What's happening to our country?
This isn’t Iraq or Afghanistan or any other Third World country, but you wouldn’t know it after unlawful events unfolded around the nation the past week.
Major cities in the United States of America from coast to coast came under attack last week following the tragic death of a black man by a white police officer Monday, May 25. The attacks came, not from forces outside our country, but from loosely organized domestic terrorists bent on fomenting riots and destruction in our cities.
The death of George Floyd at the hands of a Minneapolis, Minn., police officer last week is something we can all agree was a terrible thing to happen. The 46-year-old unarmed black man died at the hands of white officer Derek Chauvin who had his knee on the neck of Floyd for over eight minutes, forcing his head into the pavement. Floyd already had been restrained with handcuffs and then ended up on the ground. Chauvin has been charged with manslaughter and third- degree murder in the death of Floyd who died at the hospital.
What happened in the days and nights following this horrific event that was captured with cell phone and network television video was beyond comprehension. Minneapolis was the first major city to experience totally out-of-control looting, rioting and destruction of private and public property by angry mobs. What started as a protest over what happened to Floyd quickly turned into a riot with the burning of buildings and police vehicles. Sadly, the city seemed totally unprepared as there was a lack of law enforcement or fire department presence.
Minneapolis police were forced to abandon a precinct headquarters building as the unruly crowd set it on fire. Some officers retreated to the roof and had to be plucked off with helicopters. It reminds you of the time in 1975 when the United States pulled out of South Vietnam and the last remaining staff and military guards had to be rescued off the roof of the U.S. embassy by helicopters. The two similar incidents both had bad endings.
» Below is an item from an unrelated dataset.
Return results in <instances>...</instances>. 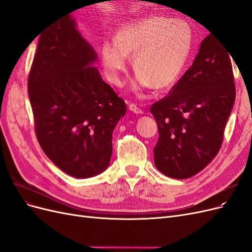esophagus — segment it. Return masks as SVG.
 Instances as JSON below:
<instances>
[{"mask_svg":"<svg viewBox=\"0 0 252 252\" xmlns=\"http://www.w3.org/2000/svg\"><path fill=\"white\" fill-rule=\"evenodd\" d=\"M129 110L136 113V114H140V113H143V110L139 107V106H136L134 103H130L129 104Z\"/></svg>","mask_w":252,"mask_h":252,"instance_id":"1","label":"esophagus"}]
</instances>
Minneapolis Mayor Jacob Frey brushed off the precinct incident, saying it was just a bunch of bricks, totally missing the symbolic significance of the law enforcement retreat and subsequent loss of city property. It was sickening to watch unabated destruction and looting of private businesses that people, including many minorities, have worked years to build up. An estimated 170 businesses, including some large box stores, were lost in that one Wednesday night of burning and looting by criminals whose furthest thoughts did not include George Floyd. They just used his unlawful death at the hands of a white police officer as an excuse to commit these crimes.
This scene was to be repeated dozens of times as violence quickly spread to other large cities across our country for the next several nights after agitators saw what happened in Minneapolis and received their well-coordinated marching orders from their suspected Antifa handlers. In the heat of the moment, even journalists covering these violent events were subject to attacks as they attempted to do their jobs of informing the public.
It was highly disturbing to see demonstrators outside the White House turn violent and attempt to storm protective lines formed by Secret Service and National Park officials. We don’t know what these people were thinking because the White House is highly defended.
Sadly, these nationwide riots reached into South Dakota last Sunday night when a peaceful march of 1,000 people in Sioux Falls turned violent in the evening. At the Empire Mall several businesses had windows broken by rioters throwing rocks, which should never happen here.
Gov. Kristi Noem called up units of the S.D. Army National Guard to restore order, saying this kind of violence and destruction of property would not be tolerated in South Dakota. Some of these Sioux Falls rioters were reportedly bussed in from Fargo, N.D., where riots were held there the previous evening. Good call, Guv.
It’s obvious this looting, burning and destruction in our country is about more than the death of a black man at the hands of a white police officer. Everyone knows that was wrong and the perpetrators will be rightly punished. We have a much larger problem in that the enemy within must be rooted out now.
It is becoming more obvious every day that someone wants to demonize law enforcement and start a race war in our country. We can’t allow this to happen. Lawful protests have turned into unlawful, criminal activity. Lost in all this is that we are still in the middle of a pandemic, and, oh yes, last Friday we launched a rocket with two astronauts aboard for the first time in 10 years. It successfully docked with the space station 19 hours later.